• [What needs to be done]
In the records below, find the line with "A4 Modern, Art" and repeat exactly every line from it through the line with "公司不买社保的违法吗（公司不买社保的违法吗?）". Pictures stay out.

• [Data for this exercise]
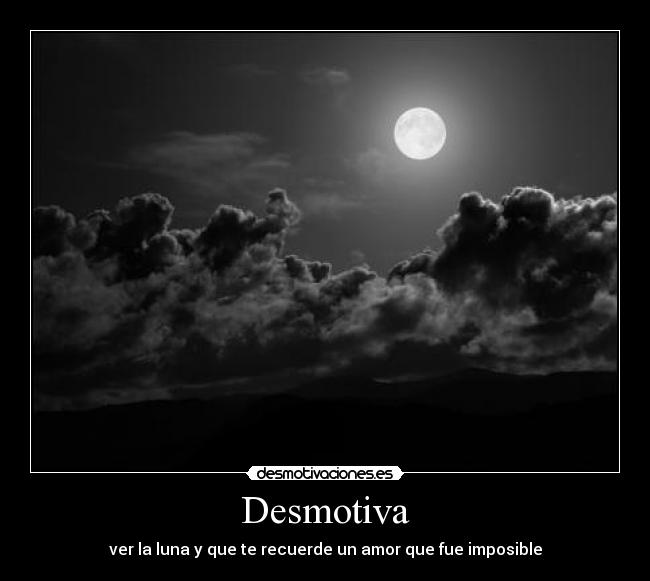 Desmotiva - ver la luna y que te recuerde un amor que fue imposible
...
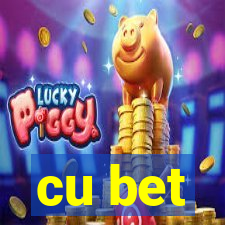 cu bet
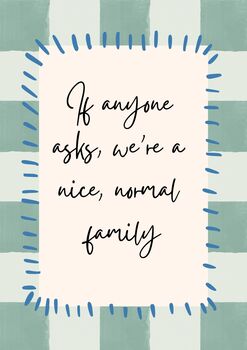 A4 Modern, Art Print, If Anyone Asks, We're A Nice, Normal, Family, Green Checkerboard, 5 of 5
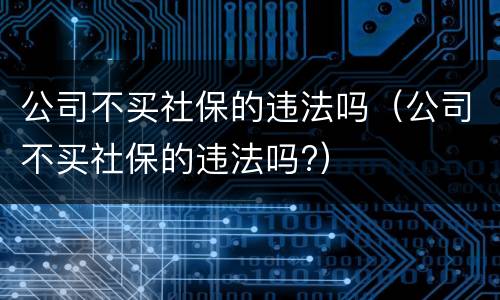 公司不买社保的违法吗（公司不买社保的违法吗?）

• [Response to the task]
 A4 Modern, Art Print, If Anyone Asks, We're A Nice, Normal, Family, Green Checkerboard, 5 of 5
 公司不买社保的违法吗（公司不买社保的违法吗?）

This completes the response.